**Description of the task**: Copy every one of the following entries word for word, changing nothing.
[start Given entries]
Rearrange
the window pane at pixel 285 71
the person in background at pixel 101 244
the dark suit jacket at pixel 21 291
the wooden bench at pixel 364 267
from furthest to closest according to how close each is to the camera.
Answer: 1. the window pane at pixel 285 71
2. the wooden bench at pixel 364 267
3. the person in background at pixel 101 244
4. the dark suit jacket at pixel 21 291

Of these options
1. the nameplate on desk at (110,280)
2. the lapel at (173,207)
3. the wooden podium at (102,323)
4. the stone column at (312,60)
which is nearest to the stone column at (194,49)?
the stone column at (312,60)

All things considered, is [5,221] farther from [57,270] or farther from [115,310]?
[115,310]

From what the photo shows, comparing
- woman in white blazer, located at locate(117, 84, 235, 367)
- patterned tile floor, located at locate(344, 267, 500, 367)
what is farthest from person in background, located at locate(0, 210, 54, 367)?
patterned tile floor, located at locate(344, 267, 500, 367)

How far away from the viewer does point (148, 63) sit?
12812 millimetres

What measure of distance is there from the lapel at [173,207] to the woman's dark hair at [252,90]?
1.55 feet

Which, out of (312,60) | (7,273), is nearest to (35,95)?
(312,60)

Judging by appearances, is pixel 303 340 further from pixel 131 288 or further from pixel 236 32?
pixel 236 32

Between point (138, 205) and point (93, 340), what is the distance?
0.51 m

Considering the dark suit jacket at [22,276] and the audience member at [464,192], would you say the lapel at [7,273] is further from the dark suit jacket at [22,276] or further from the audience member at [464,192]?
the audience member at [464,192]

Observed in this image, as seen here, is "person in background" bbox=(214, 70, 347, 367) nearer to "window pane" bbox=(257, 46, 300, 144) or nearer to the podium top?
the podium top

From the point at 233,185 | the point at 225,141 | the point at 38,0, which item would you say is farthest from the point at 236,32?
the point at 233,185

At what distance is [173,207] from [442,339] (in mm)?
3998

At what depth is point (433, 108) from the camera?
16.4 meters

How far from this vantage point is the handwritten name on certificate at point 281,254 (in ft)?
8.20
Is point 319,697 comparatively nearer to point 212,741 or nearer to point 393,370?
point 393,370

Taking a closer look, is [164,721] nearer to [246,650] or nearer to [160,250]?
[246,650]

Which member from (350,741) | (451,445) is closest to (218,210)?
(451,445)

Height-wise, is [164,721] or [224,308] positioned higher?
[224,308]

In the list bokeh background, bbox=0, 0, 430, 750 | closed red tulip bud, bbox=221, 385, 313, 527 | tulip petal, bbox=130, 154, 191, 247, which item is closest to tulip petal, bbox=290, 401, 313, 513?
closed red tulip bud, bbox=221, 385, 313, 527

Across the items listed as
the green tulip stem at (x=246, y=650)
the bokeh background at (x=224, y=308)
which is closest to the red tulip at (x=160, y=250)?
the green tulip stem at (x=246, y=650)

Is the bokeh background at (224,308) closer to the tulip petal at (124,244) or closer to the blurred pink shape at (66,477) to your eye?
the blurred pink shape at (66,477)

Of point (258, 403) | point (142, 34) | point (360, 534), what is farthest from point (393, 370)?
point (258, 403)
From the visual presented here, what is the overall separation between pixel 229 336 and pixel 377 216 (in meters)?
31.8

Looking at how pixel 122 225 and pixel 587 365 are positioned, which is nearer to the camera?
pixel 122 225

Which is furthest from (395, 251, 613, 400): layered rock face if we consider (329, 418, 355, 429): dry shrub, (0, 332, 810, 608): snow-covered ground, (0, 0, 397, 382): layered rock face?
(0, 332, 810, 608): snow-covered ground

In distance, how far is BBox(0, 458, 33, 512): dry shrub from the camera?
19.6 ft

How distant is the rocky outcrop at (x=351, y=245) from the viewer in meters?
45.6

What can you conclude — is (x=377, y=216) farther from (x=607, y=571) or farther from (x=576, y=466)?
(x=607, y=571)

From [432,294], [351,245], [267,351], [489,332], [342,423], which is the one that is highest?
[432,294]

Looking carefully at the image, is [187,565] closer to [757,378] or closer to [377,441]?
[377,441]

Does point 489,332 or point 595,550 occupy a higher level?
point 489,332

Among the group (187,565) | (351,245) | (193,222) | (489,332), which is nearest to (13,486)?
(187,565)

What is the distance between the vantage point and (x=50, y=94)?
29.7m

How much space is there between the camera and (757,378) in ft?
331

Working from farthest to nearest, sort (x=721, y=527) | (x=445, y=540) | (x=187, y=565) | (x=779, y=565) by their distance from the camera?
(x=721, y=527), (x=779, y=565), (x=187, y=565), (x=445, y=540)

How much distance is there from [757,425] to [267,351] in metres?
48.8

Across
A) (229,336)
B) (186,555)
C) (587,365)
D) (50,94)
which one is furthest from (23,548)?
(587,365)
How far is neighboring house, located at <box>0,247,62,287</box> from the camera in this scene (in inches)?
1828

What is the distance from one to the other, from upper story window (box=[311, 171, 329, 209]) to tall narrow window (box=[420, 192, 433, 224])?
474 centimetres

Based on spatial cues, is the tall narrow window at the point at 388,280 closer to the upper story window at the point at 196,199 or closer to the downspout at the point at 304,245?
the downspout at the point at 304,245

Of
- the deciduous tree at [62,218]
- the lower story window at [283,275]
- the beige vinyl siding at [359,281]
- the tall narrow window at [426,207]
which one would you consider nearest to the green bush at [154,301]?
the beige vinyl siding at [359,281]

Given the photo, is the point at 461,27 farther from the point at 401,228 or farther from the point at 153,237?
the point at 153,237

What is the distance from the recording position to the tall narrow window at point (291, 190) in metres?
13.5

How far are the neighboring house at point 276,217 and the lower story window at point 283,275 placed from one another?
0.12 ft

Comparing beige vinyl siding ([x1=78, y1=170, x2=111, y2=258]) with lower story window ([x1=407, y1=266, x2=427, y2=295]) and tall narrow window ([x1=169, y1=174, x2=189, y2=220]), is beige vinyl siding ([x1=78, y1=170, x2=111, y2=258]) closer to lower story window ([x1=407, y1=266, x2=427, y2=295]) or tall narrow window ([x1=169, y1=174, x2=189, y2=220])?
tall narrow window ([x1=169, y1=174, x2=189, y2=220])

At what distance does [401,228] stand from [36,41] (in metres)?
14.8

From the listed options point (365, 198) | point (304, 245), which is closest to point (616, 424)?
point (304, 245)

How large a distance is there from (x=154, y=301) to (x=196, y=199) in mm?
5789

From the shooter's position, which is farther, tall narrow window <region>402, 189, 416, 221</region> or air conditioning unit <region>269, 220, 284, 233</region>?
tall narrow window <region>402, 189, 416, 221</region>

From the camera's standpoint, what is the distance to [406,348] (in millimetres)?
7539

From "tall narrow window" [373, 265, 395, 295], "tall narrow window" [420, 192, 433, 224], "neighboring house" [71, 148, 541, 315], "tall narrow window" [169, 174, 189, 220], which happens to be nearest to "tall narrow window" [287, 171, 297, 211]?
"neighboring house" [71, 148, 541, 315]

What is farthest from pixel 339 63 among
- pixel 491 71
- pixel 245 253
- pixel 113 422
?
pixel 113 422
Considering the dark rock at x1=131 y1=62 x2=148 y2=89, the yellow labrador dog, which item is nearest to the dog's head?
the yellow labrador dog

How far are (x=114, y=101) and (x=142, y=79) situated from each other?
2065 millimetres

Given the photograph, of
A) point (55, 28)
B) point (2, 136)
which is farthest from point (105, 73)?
[end Given entries]
**Task response**:
Rearrange
the window pane at pixel 285 71
the person in background at pixel 101 244
the dark suit jacket at pixel 21 291
the wooden bench at pixel 364 267
from furthest to closest according to how close each is to the camera.
Answer: 1. the window pane at pixel 285 71
2. the wooden bench at pixel 364 267
3. the person in background at pixel 101 244
4. the dark suit jacket at pixel 21 291

Of these options
1. the nameplate on desk at (110,280)
2. the lapel at (173,207)
3. the wooden podium at (102,323)
4. the stone column at (312,60)
which is nearest to the stone column at (194,49)?
the stone column at (312,60)

All things considered, is [5,221] farther from [57,270] or farther from [115,310]?
[115,310]

From what the photo shows, comparing
- woman in white blazer, located at locate(117, 84, 235, 367)
- patterned tile floor, located at locate(344, 267, 500, 367)
what is farthest from person in background, located at locate(0, 210, 54, 367)?
patterned tile floor, located at locate(344, 267, 500, 367)

How far away from the viewer does point (148, 63) sit?
12812 millimetres

What measure of distance is there from the lapel at [173,207] to the woman's dark hair at [252,90]?
1.55 feet

Which, out of (312,60) | (7,273), is nearest to (35,95)?
(312,60)

Judging by appearances, is pixel 303 340 further from pixel 131 288 or further from pixel 236 32?
pixel 236 32

Between point (138, 205) and point (93, 340), what is the distance?
0.51 m

Considering the dark suit jacket at [22,276] and the audience member at [464,192], would you say the lapel at [7,273] is further from the dark suit jacket at [22,276] or further from the audience member at [464,192]?
the audience member at [464,192]

Observed in this image, as seen here, is "person in background" bbox=(214, 70, 347, 367) nearer to "window pane" bbox=(257, 46, 300, 144) or nearer to the podium top?
the podium top

From the point at 233,185 | the point at 225,141 | the point at 38,0, which item would you say is farthest from the point at 236,32?
the point at 233,185

At what distance is [173,207] from [442,339] (in mm)?
3998

At what depth is point (433, 108) from the camera?
16.4 meters

How far from this vantage point is the handwritten name on certificate at point 281,254 (in ft)?
8.20
Is point 319,697 comparatively nearer to point 212,741 or nearer to point 393,370?
point 393,370

Taking a closer look, is [164,721] nearer to [246,650] or nearer to [160,250]?
[246,650]

Which member from (350,741) | (451,445) is closest to (218,210)?
(451,445)

Height-wise, is [164,721] or [224,308] positioned higher?
[224,308]

In the list bokeh background, bbox=0, 0, 430, 750 | closed red tulip bud, bbox=221, 385, 313, 527 | tulip petal, bbox=130, 154, 191, 247, which item is closest to tulip petal, bbox=290, 401, 313, 513?
closed red tulip bud, bbox=221, 385, 313, 527

Across the items listed as
the green tulip stem at (x=246, y=650)
the bokeh background at (x=224, y=308)
which is closest to the red tulip at (x=160, y=250)?
the green tulip stem at (x=246, y=650)

Is the bokeh background at (224,308) closer to the tulip petal at (124,244) or closer to the blurred pink shape at (66,477) to your eye?
the blurred pink shape at (66,477)

Of point (258, 403) | point (142, 34) | point (360, 534), what is farthest from point (393, 370)?
point (258, 403)
From the visual presented here, what is the overall separation between pixel 229 336 and pixel 377 216 (in meters)?
31.8

Looking at how pixel 122 225 and pixel 587 365 are positioned, which is nearer to the camera?
pixel 122 225

Which is furthest from (395, 251, 613, 400): layered rock face if we consider (329, 418, 355, 429): dry shrub, (0, 332, 810, 608): snow-covered ground, (0, 0, 397, 382): layered rock face?
(0, 332, 810, 608): snow-covered ground

In distance, how far is BBox(0, 458, 33, 512): dry shrub from the camera?
19.6 ft

How distant is the rocky outcrop at (x=351, y=245) from the viewer in meters?
45.6

What can you conclude — is (x=377, y=216) farther from (x=607, y=571) or farther from (x=576, y=466)?
(x=607, y=571)

From [432,294], [351,245], [267,351], [489,332], [342,423], which is the one that is highest?
[432,294]

Looking carefully at the image, is [187,565] closer to [757,378] or closer to [377,441]?
[377,441]

Does point 489,332 or point 595,550 occupy a higher level?
point 489,332

Among the group (187,565) | (351,245) | (193,222) | (489,332), which is nearest to (13,486)?
(187,565)

What is the distance between the vantage point and (x=50, y=94)?
29.7m

How much space is there between the camera and (757,378) in ft?
331

Working from farthest to nearest, sort (x=721, y=527) | (x=445, y=540) | (x=187, y=565) | (x=779, y=565) by their distance from the camera?
(x=721, y=527), (x=779, y=565), (x=187, y=565), (x=445, y=540)

How much distance is there from [757,425] to [267,351] in metres?
48.8

Across
A) (229,336)
B) (186,555)
C) (587,365)
D) (50,94)
which one is furthest from (23,548)?
(587,365)
How far is neighboring house, located at <box>0,247,62,287</box> from the camera in this scene (in inches)?
1828

What is the distance from one to the other, from upper story window (box=[311, 171, 329, 209]) to tall narrow window (box=[420, 192, 433, 224])?
474 centimetres

Based on spatial cues, is the tall narrow window at the point at 388,280 closer to the upper story window at the point at 196,199 or closer to the downspout at the point at 304,245?
the downspout at the point at 304,245

Of
- the deciduous tree at [62,218]
- the lower story window at [283,275]
- the beige vinyl siding at [359,281]
- the tall narrow window at [426,207]
which one would you consider nearest to the green bush at [154,301]?
the beige vinyl siding at [359,281]

Given the photo, is the point at 461,27 farther from the point at 401,228 or farther from the point at 153,237?
the point at 153,237

What is the distance from the recording position to the tall narrow window at point (291, 190) in metres?
13.5

How far are the neighboring house at point 276,217 and the lower story window at point 283,275 placed from one another?
0.12 ft

Comparing beige vinyl siding ([x1=78, y1=170, x2=111, y2=258]) with lower story window ([x1=407, y1=266, x2=427, y2=295]) and tall narrow window ([x1=169, y1=174, x2=189, y2=220]), is beige vinyl siding ([x1=78, y1=170, x2=111, y2=258]) closer to lower story window ([x1=407, y1=266, x2=427, y2=295]) or tall narrow window ([x1=169, y1=174, x2=189, y2=220])?
tall narrow window ([x1=169, y1=174, x2=189, y2=220])

At what distance does [401,228] stand from [36,41] (in metres)?
14.8

From the listed options point (365, 198) | point (304, 245), which is closest to point (616, 424)?
point (304, 245)

How large a distance is there from (x=154, y=301) to (x=196, y=199) in mm?
5789

From the shooter's position, which is farther, tall narrow window <region>402, 189, 416, 221</region> or air conditioning unit <region>269, 220, 284, 233</region>?
tall narrow window <region>402, 189, 416, 221</region>

From the camera's standpoint, what is the distance to [406,348] (in millimetres)?
7539

From "tall narrow window" [373, 265, 395, 295], "tall narrow window" [420, 192, 433, 224], "neighboring house" [71, 148, 541, 315], "tall narrow window" [169, 174, 189, 220], which happens to be nearest to "tall narrow window" [287, 171, 297, 211]?
"neighboring house" [71, 148, 541, 315]

What is farthest from pixel 339 63 among
- pixel 491 71
- pixel 245 253
- pixel 113 422
?
pixel 113 422
Considering the dark rock at x1=131 y1=62 x2=148 y2=89, the yellow labrador dog, which item is nearest to the dog's head?
the yellow labrador dog

How far are (x=114, y=101) and (x=142, y=79) situated from each other?
2065 millimetres

Given the photograph, of
A) point (55, 28)
B) point (2, 136)
which is farthest from point (105, 73)?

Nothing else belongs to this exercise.